The campaign is a response to rising rates of HIV and other STIs in the Northern Territory, leading to the territory having the highest STI rates in the country. A syphilis outbreak in the Top End has seen over 300 cases in the Northern Territory alone.
“An increase in HIV infections and the high rates of STIs demonstrate a serious issue about equal access to health and education in the Northern Territory,” said NTAHC Executive Director Kim Gates.
“Aboriginal people, particularly those living in remote and very remote communities, often have little or no understanding of the importance of maintaining their sexual health. Health clinics are under-resourced and over-burdened by conflicting and competing health needs, which often results in sexual health taking a back seat.”
“The school health curriculum does not include education around STIs and blood-borne viruses and the only reference to using condoms is to prevent pregnancy.”

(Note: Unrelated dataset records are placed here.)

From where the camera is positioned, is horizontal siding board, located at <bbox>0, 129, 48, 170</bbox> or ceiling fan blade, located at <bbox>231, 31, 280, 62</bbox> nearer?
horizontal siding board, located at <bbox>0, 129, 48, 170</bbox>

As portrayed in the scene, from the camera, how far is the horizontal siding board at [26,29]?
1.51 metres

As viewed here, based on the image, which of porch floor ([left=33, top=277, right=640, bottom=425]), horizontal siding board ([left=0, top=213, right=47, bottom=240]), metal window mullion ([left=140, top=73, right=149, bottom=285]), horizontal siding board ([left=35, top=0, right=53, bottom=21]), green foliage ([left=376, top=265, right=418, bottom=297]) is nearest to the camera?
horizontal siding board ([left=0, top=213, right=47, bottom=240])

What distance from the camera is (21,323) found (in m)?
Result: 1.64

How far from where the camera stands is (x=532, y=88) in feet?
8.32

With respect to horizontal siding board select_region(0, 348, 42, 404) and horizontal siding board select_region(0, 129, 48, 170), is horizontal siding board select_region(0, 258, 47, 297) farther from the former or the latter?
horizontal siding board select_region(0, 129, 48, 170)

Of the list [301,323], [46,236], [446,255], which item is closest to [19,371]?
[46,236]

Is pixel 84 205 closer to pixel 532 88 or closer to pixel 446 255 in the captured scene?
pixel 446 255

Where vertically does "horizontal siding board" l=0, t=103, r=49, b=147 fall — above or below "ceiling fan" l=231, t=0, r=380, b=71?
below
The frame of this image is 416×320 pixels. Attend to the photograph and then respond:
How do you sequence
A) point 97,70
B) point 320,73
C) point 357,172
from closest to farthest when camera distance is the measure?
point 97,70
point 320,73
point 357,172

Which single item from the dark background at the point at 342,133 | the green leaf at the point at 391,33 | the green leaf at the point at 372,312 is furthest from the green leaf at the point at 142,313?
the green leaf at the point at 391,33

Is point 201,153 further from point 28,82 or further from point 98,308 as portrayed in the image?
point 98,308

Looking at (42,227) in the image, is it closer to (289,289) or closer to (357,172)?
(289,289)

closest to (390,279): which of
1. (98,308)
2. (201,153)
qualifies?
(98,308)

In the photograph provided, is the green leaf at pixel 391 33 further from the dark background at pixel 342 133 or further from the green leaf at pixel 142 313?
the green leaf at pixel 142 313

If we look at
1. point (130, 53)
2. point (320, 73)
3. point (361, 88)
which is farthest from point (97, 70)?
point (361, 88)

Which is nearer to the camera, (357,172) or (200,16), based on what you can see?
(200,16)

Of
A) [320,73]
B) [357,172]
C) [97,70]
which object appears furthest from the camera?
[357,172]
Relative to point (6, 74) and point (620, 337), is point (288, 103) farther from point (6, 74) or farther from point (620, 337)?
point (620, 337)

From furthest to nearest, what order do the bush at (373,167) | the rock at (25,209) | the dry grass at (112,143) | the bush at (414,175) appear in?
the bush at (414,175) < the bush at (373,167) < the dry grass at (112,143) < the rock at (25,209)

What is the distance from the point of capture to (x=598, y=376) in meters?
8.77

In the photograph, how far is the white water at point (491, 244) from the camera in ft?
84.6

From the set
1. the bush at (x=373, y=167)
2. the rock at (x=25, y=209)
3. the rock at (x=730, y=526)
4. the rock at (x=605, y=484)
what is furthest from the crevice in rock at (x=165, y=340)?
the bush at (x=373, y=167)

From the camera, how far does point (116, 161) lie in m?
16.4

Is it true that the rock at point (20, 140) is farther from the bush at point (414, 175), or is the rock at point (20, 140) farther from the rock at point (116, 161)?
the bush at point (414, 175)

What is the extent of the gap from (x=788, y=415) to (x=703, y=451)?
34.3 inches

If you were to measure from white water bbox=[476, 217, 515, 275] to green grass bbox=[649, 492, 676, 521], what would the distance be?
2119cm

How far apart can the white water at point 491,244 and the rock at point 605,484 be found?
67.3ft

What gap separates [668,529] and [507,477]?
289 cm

Adapted from VAC’s award-winning ‘Drama Downunder’ campaign, the new campaign aims to remove the stigma from sexual health by taking a light-hearted approach to testing. Casey Conway, an openly gay man and former rugby league player, appears in his underwear along with the message: “Wet or dry—any season, sexy health is deadly! Get tested, get treated no drama!”
“We have to do something about STIs in the Northern Territory, and among Aboriginal people in particular,” said Conway.
“I really hope the campaign will get people testing every three-to-six months—once in the wet and once in the dry. As the campaign says, get tested, get treated, no drama.”
In 2015 VAC developed a ‘Seasons’ version of their long-running campaign, which encouraged people to use the changing seasons as a prompt to get a sexual health check. Posters and advertisements featuring summer, autumn, winter and spring encourage testing four times a year.
VAC CEO Simon Ruth recalled an early conversation he had with NTAHC Executive Director Kim Gates about working together on a campaign.
“When I first talked to NTAHC about bringing our seasonal testing campaign to the Northern Territory, Kim reminded me they don’t have four seasons up north—it’s just wet and dry,” Ruth said.
“There’s a good lesson here in the ways health promotion campaigns developed by the large HIV organisations down south don’t always take into account the specific needs of communities in the Top End. It’s been great to work with NTAHC to adapt a successful campaign like the Drama Downunder for a new audience.”